Back when I was just learning to fly I heard tell of an airliner (DC-9 I think) full of passengers that was inbound to PDX from the east, at night, and the pilot mistook a (much) smaller GA airport some miles to the east for PDX and put it down there. His first clue that he'd made a mistake was when he had to use a lot more brake than normal to get the thing stopped before he ran out of runway. They had to offload everything that wasn't welded in and bring in a test pilot from Boeing to fly it back out.
Last week, the wife took my truck through the carwash while she was driving it (her car was getting oil change & she needed to go back to work).

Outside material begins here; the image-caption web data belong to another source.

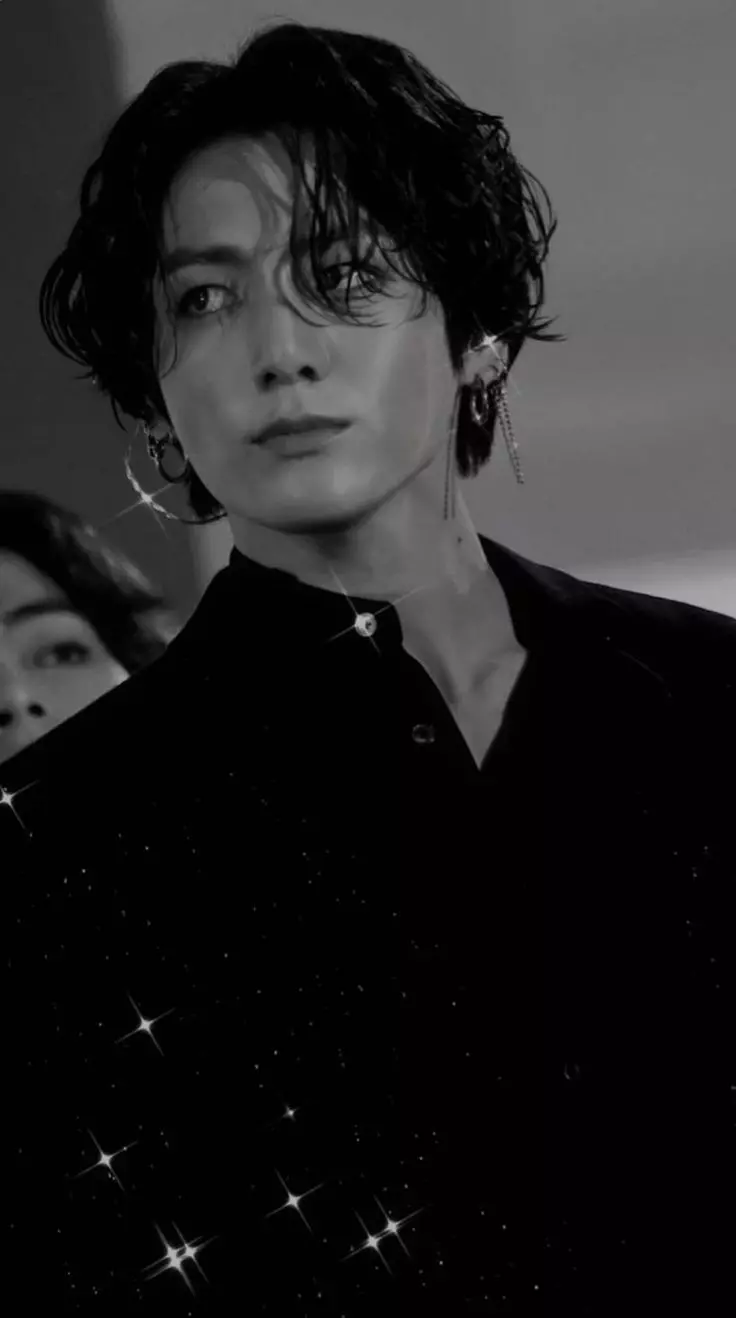 Jeon Jungkook thumbnail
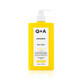 Ceramide Body Lotion, 250 ml, Q+A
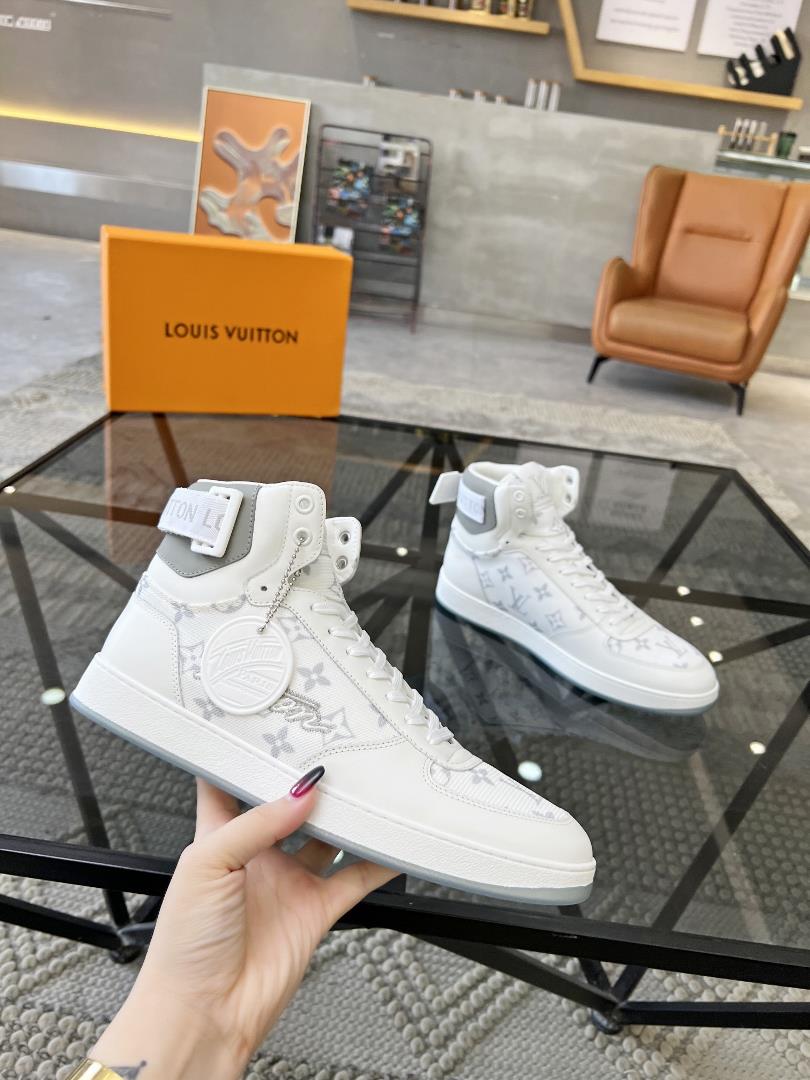 Ls top tier purchasing agent the popular high top boots of the Road Bomb Street Mens Go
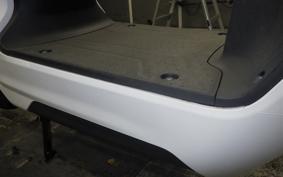 HONDA EM1 e: EF16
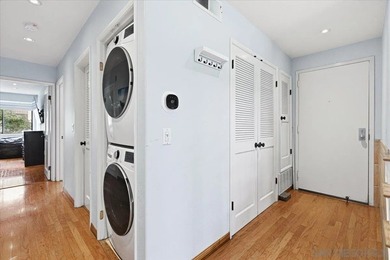 PRICED TO SELL! Experience elevated townhome living in the heart - photo 31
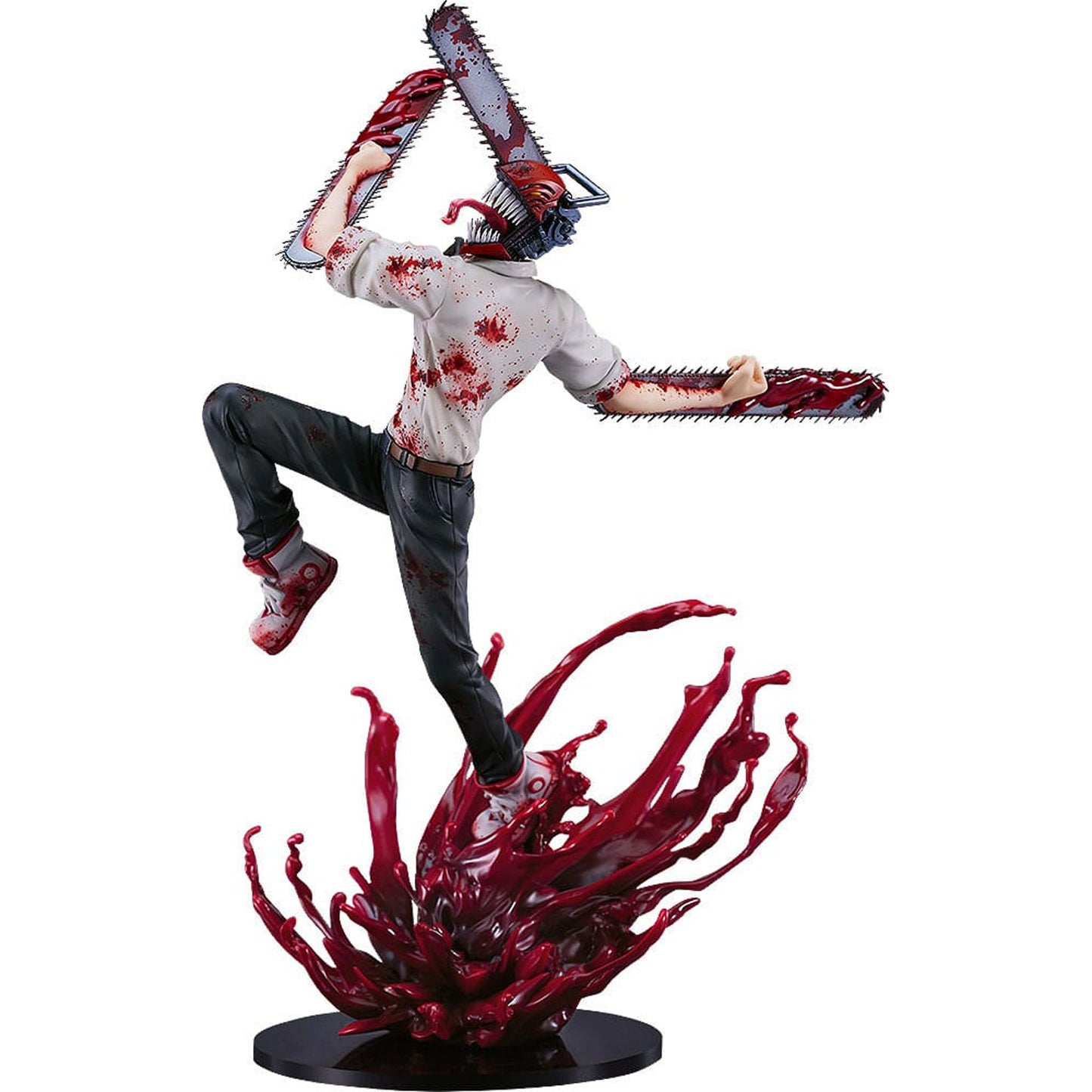 Chainsaw Man  1/7 Chainsaw Man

Dropped her off to get her car & after work I went to gas station. Damn pump wouldn't stop kicking off. I got $2 (that's not very damn much) on the 1st try. Moved to another pump, got $3 more & gas started running out on the ground. Spent a long moment considering if the fill neck was plugged before deciding to check the gauge. She had also filled it up....that was WAY down my list of possible causes.
Everyone who posts on SF about snagging vintage guns brings on feelings of self butt kicking. I immediately think "damn, I had one of those and sold it"!
And then depression sets in.....
End of Earth: 2 Miles
Upper Peninsula: 4 Miles
Makes me think about that beautiful old-school 6" deep-blued Python I had way back when...
|Dances With |
A few years ago, back in 2012, a big huge honkin' USAF C17 landed at the wrong airport. It was supposed to land at MacDill AFB by Tampa, instead the pilot/crew mistook Peter O Knight airport, a relatively dinky little ol' general aviation airport. MacDill and Peter O Knight are only a few miles apart and the landing strips are pretty well aligned with each other. However, one is HUGE and the other is tiny. What with USAF modern navigation equipment, impressive GPS and whatnot, charts, and multiple sets of eyes in the cockpit looking out, nobody saw, or said, anything to the pilot in time.
Rumor has it that pilot is still flying rubber dog sit out of Hong Kong to this day.
It's amazing, stunning even, the C17 was able to land in such an incredibly short length, it was also able to take off in an unusually short distance. And, they were able to reuse the plane! Phenomenal! I have no idea how much damage a 400,000 pound airplane can do to the runway of a 20,000 pound airstrip at a dinky airport, or how to fix that damage. Wow.
|Fighting the good fight|
Something similar happened here back in 1997.
The University of Arkansas Razorback basketball team had chartered a 727 to take them home to Fayetteville, AR, after playing in a tournament in New York.
The pilot of the 727 mistakenly landed at the much smaller municipal airport in Springdale, Arkansas, 12 miles north of the correct destination. It ran out of runway, lodging the nosegear into the mud at the end of the tarmac. The pilot then used full reverse thrust to try to get unstuck, which damaged the pavement.
They ended up having to bring in equipment to dislodge the jet, repair the nosegear and the runway, and then lighten the plane to fly it back out on the shorter runway.
|Dances With |
^^^^^^ That’s a tough phone call to make: Hey boss, the plane is broke. Really broke. You got insurance, right? And oh yeah, the runway needs fixin’ too.